Past Event
Seminar

Book Talk: Inheriting the Bomb: Ukraine’s Nuclear Disarmament and Why It Matters

Harvard Faculty, Fellows, Staff, and Students

The Project on Managing the Atom (MTA) invites you to attend a discussion of MTA Senior Research Associate Mariana Budjeryn’s bookInheriting the Bomb: The Collapse of the USSR and the Nuclear Disarmament of Ukraine (Baltimore: Johns Hopkins University Press, 2023). Matthew Bunn will provide introductory remarks and Steve Miller will serve as a discussant during the session. For those attending in-person, light breakfast and refreshments will be served at 10:30am. The talk and webinar will begin at 11:00am EDT.

While this event is on the record, the event organizers prohibit any attendees, including journalists, from audio/visual recording or distributing parts or all of the event program without prior written authorization. 

Watch Online
Mariana Budjeryn, “Inheriting the Bomb: The Collapse of the USSR and the Nuclear Disarmament of Ukraine (Baltimore: Johns Hopkins University Press, 2023).

About the Book

The collapse of the Soviet Union, a nuclear superpower, cast a shadow of ambiguity over the fate of the world's largest nuclear arsenal. In 1991, the USSR’s colossal nuclear arsenal found itself on the territory of not one but four newly sovereign states: Belarus, Kazakhstan, the Russian Federation, and Ukraine. Russia’s succession to the Soviet Union’s status as a nuclear-weapons state under the Treaty on the Non-Proliferation of Nuclear Weapons (NPT) went uncontested. But the fate of nuclear arsenals of the non-Russian successors, Ukraine, in particular, became a matter of contestation and proliferation concern. Ukraine challenged Russia’s monopoly on the Soviet nuclear legacy, demanding recognition of its entitlement to the inherited nuclear arsenal as a successor state of the USSR. In negotiations with the United States and Russia, Ukraine struck a deal that included financial compensation for surrendered nuclear warheads and security assurances from nuclear powers. By the end of 1994, Ukraine joined the NPT and then transferred all nuclear warheads to Russia and dismantled all strategic delivery systems. Ukraine’s nuclear decisions gained new relevance after Russia, one of the nuclear states that pledged security assurances to Ukraine, invaded Ukraine in 2014 and again in 2022. Drawing on multi-archival sources, the book revisits the history and politics of Ukraine’s nuclear decision-making in the early 1990s in the hopes of contributing to a better understating of the causes, consequences, and present-day relevance of Ukraine’s nuclear renunciation. 

Speaker Bios

Mariana Budjeryn, Ph.D. is a Senior Research Associate with the Project on Managing the Atom (MTA) at the Harvard Kennedy School’s Belfer Center. Formerly, she held appointments as a Stanton Nuclear Security Fellow with MTA, and the International Security Program, a fellow at Harvard's Davis Center for Russian and Eurasian Studies, and as a visiting professor at Tufts University and Peace Research Institute Frankfurt. Mariana’s research focuses on the international non-proliferation regime, arms control, nuclear crises, and post-Soviet nuclear history. Mariana leads MTA’s diversity, inclusion, and belonging program, including the Atomic Voices seminar series that provides a forum for marginalized voices and perspectives in the nuclear field. She is an affiliate of the Davis Center Negotiations Task Force, where she is one of the architects and organizers of ACONA (Arms Control Negotiations Academy), an immersive course in arms control history, technology, and negotiations skills.

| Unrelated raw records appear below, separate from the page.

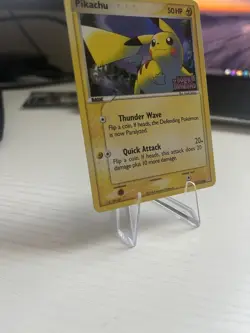 Pikachu 78/110 Holon Phantoms Reverse Holo Stamped Card Pokemon TCG - Image 4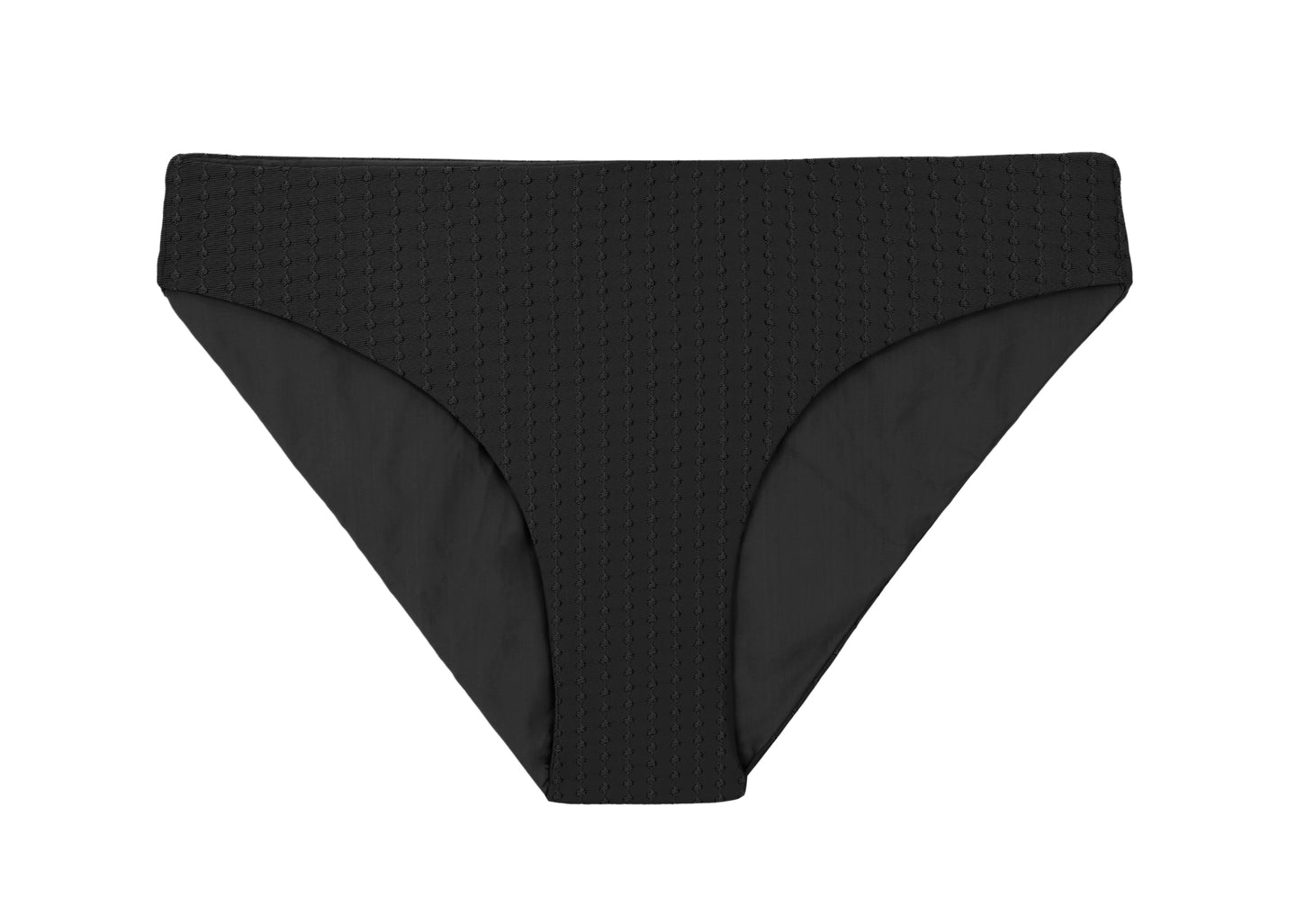 Product Front: Rio De Sol Bas Bottom Dots-Black Essential-Comfy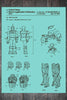 Iron Man Suit - Patent on Wood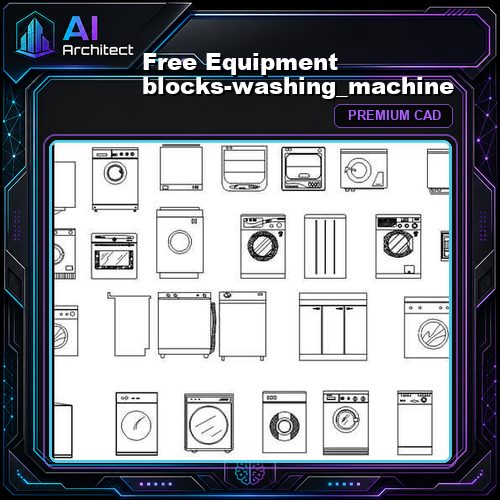Free Equipment blocks-washing_machine
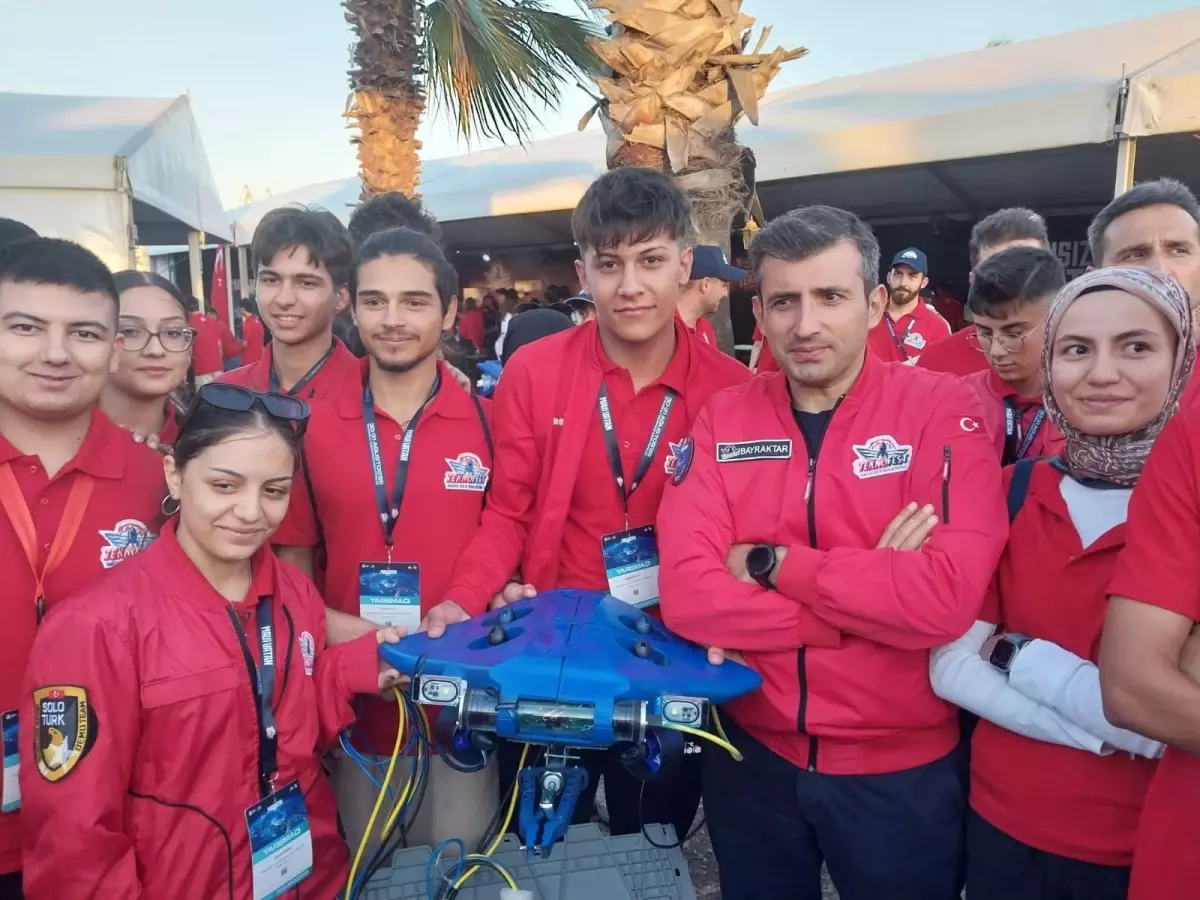 Sevgi Evi Gençleri TEKNOFEST\'te Ödül Kazandı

Matthew Bunn, Ph.D. is a Professor of Practice at Harvard University’s John F. Kennedy School of Government. His research interests include nuclear theft and terrorism; nuclear proliferation and measures to control it; the future of nuclear energy and its fuel cycle; and policies to promote innovation in energy technologies. He is the faculty lead for the Project on Managing the Atom at the Belfer Center for Science and International Affairs.

Steven E. Miller, Ph.D. is Director of the International Security Program, Editor-in-Chief of the quarterly journal, International Security and also co-editor of the International Security Program's book series, Belfer Center Studies in International Security (which is published by the MIT Press). Previously, he was Senior Research Fellow at the Stockholm International Peace Research Institute (SIPRI) and taught Defense and Arms Control Studies in the Department of Political Science at the Massachusetts Institute of Technology. Miller is editor or co-editor of more than two dozen books, including, most recently, The Next Great War? The Roots of World War I and the Risk of U.S.-China Conflict.